CHICAGO (Reuters) - Filmmaker George Lucas is seeking a city other than Chicago to host his planned “Star Wars” museum after two years of waging a legal fight for a lakefront project site opposed by a local conservation group, his wife said on Tuesday.
Lucas’ apparent decision to give up on Chicago came as top city officials failed to reach a compromise with the group Friends of the Parks on an alternative location for the proposed museum.
After suspending its lawsuit against the project in a goodwill gesture as it entered talks with the city, Friends of the Parks on Tuesday said it objected to an alternative site backed by the mayor, drawing a public rebuke from Lucas’ wife, Mellody Hobson.
“In refusing to accept the extraordinary public benefits of the museum, the Friends of the Parks has proven itself to be no friend of Chicago,” Hobson said in a statement. “We are now seriously pursuing locations outside of Chicago.”
The proposed museum would feature exhibitions of Lucas’ collection of paintings, illustrations and digital art from the blockbuster “Star Wars” movie franchise he launched in 1977.
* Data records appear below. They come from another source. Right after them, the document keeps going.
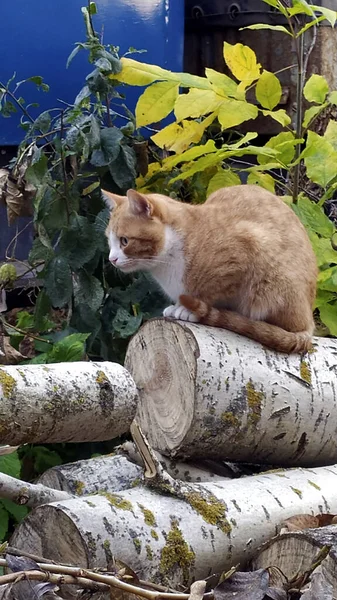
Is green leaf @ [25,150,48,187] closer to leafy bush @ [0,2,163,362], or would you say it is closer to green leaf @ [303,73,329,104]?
leafy bush @ [0,2,163,362]

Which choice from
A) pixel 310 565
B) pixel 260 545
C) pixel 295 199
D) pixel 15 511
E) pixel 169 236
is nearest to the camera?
pixel 310 565

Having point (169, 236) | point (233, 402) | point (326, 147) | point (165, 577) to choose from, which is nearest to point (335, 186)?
point (326, 147)

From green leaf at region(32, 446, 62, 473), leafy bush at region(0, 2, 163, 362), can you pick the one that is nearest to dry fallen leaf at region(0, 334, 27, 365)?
leafy bush at region(0, 2, 163, 362)

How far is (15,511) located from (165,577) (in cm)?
69

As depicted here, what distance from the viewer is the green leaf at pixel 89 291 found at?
302cm

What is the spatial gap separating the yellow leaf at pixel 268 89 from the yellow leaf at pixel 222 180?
286 millimetres

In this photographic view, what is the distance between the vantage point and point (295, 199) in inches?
129

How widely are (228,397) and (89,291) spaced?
3.11 feet

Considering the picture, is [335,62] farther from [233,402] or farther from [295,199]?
[233,402]

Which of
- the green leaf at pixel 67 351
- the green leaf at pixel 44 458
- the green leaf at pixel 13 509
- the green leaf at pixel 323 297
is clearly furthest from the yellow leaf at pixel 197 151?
the green leaf at pixel 13 509

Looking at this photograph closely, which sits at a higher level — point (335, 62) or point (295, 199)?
point (335, 62)

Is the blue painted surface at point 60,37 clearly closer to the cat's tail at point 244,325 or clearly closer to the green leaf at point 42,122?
the green leaf at point 42,122

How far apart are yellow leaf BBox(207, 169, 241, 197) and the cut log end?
1.07 meters

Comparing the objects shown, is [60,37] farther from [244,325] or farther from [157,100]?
[244,325]
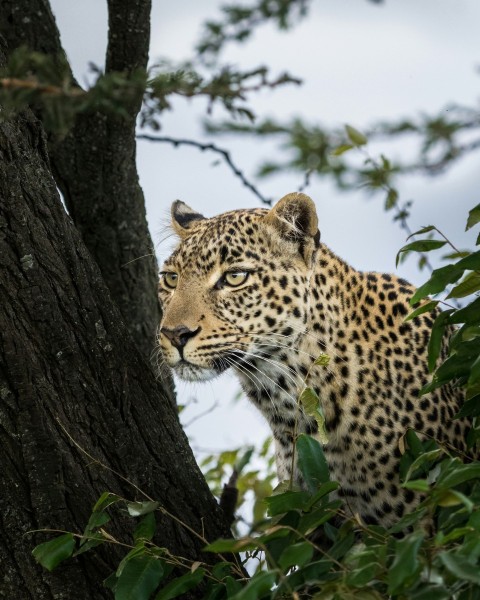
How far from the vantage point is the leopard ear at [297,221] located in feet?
18.1

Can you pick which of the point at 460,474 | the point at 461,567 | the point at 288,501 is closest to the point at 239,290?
the point at 288,501

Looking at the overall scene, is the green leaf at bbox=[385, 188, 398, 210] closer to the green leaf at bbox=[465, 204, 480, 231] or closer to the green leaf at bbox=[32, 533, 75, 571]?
the green leaf at bbox=[465, 204, 480, 231]

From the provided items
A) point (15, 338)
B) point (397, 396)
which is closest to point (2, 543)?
point (15, 338)

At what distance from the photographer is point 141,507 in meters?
4.46

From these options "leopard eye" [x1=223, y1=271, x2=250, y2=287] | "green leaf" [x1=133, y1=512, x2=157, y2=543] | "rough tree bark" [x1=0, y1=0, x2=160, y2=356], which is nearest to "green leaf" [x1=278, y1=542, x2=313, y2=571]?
"green leaf" [x1=133, y1=512, x2=157, y2=543]

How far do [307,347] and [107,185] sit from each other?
1.80 metres

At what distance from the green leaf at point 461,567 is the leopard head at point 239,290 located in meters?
2.23

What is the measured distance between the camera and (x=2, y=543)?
14.8 feet

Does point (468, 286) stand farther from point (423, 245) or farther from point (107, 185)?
point (107, 185)

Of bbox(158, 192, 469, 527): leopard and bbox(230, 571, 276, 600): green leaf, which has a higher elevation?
bbox(158, 192, 469, 527): leopard

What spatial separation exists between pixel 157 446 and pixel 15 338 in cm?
81

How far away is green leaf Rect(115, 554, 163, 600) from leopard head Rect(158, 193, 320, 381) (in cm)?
133

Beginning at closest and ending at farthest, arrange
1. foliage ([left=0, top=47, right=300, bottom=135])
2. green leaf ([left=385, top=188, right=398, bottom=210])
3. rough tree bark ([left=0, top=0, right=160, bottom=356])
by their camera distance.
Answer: foliage ([left=0, top=47, right=300, bottom=135]) < green leaf ([left=385, top=188, right=398, bottom=210]) < rough tree bark ([left=0, top=0, right=160, bottom=356])

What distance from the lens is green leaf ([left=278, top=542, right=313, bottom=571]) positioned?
365 cm
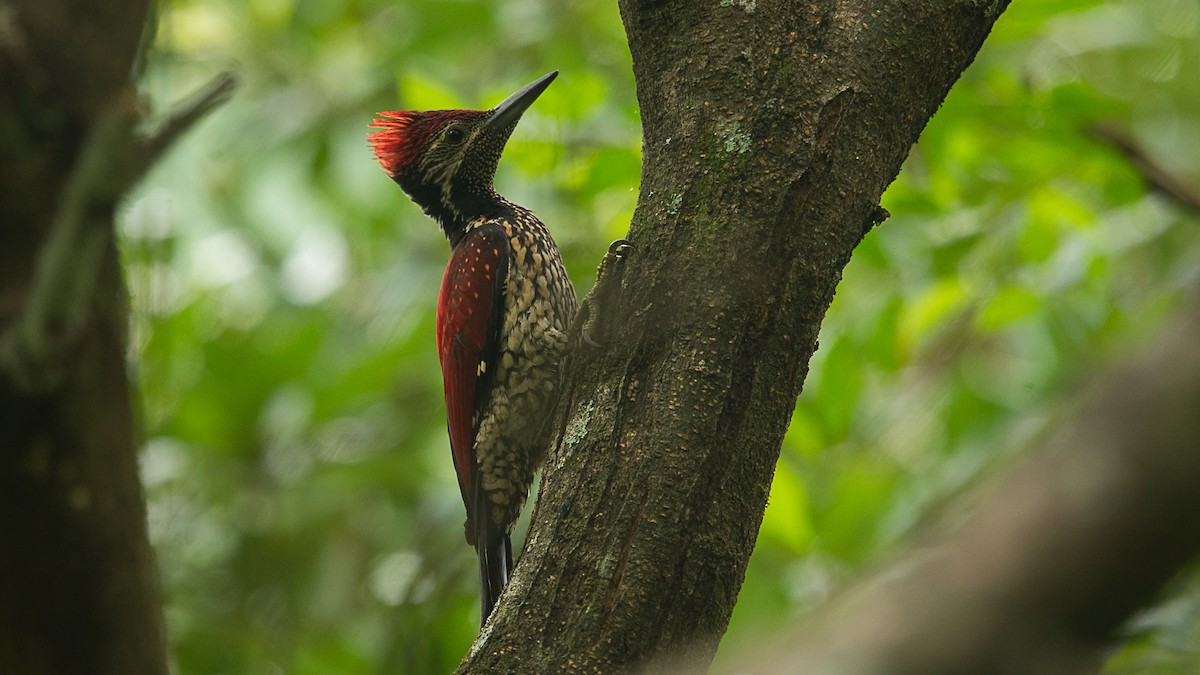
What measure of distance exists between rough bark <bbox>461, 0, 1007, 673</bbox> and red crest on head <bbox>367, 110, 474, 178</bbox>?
7.22ft

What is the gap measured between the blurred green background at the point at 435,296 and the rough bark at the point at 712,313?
1098 millimetres

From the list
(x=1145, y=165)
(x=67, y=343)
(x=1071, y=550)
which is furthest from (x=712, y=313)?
(x=1145, y=165)

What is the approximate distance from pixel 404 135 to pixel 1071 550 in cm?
372

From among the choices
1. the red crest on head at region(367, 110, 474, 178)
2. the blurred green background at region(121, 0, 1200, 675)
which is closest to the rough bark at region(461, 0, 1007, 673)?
the blurred green background at region(121, 0, 1200, 675)

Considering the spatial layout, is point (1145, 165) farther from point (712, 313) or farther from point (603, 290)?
point (712, 313)

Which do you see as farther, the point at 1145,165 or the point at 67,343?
the point at 1145,165

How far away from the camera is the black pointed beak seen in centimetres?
377

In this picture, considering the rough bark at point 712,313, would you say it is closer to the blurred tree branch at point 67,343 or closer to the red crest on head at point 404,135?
the blurred tree branch at point 67,343

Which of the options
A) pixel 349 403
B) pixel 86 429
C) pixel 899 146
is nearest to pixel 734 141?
pixel 899 146

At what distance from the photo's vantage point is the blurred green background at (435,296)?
3.54m

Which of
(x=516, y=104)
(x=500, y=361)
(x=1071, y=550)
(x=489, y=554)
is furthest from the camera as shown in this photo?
(x=516, y=104)

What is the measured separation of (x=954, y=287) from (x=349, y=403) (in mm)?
2458

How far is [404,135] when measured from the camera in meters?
4.19

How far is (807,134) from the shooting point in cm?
194
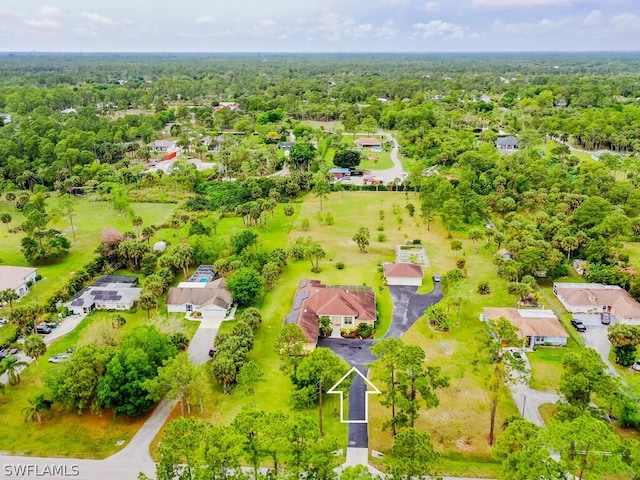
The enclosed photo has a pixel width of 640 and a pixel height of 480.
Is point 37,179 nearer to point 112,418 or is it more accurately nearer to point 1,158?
point 1,158

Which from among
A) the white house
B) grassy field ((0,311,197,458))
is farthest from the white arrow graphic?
the white house

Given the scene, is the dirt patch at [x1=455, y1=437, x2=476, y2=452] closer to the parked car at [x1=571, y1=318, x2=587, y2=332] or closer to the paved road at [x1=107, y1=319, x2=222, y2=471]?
the paved road at [x1=107, y1=319, x2=222, y2=471]

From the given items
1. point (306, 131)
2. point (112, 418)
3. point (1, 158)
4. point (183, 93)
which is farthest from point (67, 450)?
point (183, 93)

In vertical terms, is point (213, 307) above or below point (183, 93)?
below

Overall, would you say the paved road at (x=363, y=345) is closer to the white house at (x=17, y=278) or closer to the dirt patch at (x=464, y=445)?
the dirt patch at (x=464, y=445)

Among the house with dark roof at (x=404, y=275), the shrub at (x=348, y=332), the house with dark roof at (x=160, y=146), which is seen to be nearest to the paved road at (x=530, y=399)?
the shrub at (x=348, y=332)

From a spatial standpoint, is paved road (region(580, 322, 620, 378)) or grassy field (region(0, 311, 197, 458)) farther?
paved road (region(580, 322, 620, 378))

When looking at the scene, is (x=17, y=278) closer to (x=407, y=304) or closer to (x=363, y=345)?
(x=363, y=345)
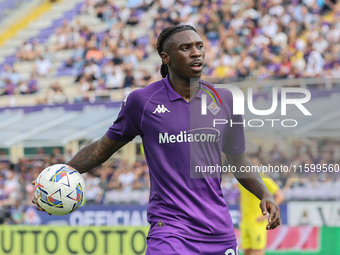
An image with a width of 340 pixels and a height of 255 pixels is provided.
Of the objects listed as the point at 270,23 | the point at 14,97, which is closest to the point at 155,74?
the point at 270,23

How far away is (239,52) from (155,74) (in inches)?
102

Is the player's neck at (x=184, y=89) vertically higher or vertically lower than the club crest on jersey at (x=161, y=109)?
higher

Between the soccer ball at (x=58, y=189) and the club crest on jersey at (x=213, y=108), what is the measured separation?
3.58ft

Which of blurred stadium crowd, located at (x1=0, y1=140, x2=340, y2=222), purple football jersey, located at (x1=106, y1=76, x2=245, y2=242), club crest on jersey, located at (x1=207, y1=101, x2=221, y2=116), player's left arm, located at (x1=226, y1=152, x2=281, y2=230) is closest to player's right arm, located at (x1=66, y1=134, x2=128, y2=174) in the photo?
purple football jersey, located at (x1=106, y1=76, x2=245, y2=242)

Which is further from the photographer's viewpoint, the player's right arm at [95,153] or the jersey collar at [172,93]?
the player's right arm at [95,153]

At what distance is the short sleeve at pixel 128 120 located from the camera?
3799 millimetres

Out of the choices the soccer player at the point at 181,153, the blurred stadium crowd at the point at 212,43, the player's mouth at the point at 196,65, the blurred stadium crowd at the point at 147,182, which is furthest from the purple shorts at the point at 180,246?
the blurred stadium crowd at the point at 212,43

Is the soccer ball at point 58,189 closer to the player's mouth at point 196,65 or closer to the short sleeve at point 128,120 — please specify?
the short sleeve at point 128,120

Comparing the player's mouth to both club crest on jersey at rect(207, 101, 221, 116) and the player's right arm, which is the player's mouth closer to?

Friends of the Parks filed suit in 2014 to block the proposed transfer of a lakefront property near Soldier Field, home of the Chicago Bears football team, from the city to the museum project. The lawsuit argued that the museum would violate the public use policy governing development along shore of Lake Michigan.
Mayor Rahm Emanuel has backed the project, saying it would create jobs and expand cultural opportunities, and he proposed an alternative lakefront site on the grounds of the McCormick Place convention center.
He also has proposed $1.5 billion in bonds to be issued by the Metropolitan Pier and Exposition Authority, plus the extension of tourism taxes, to pay for a renovation of the massive convention center to accommodate the museum.
The Chicago Tribune, citing Juanita Irizarry, the parks group’s executive director, said McCormick Place was not a suitable place for the museum because it, too, sits on the lakefront.
“We do oppose the deal that’s on the table,” she told the newspaper. “We maintain there should not be development on the lakefront.”
The group could not be immediately reached for comment by Reuters.
A municipal spokeswoman, Shannon Breymaier, said city officials were “disappointed and baffled” by Friends of the Parks’ public comments about the alternative site.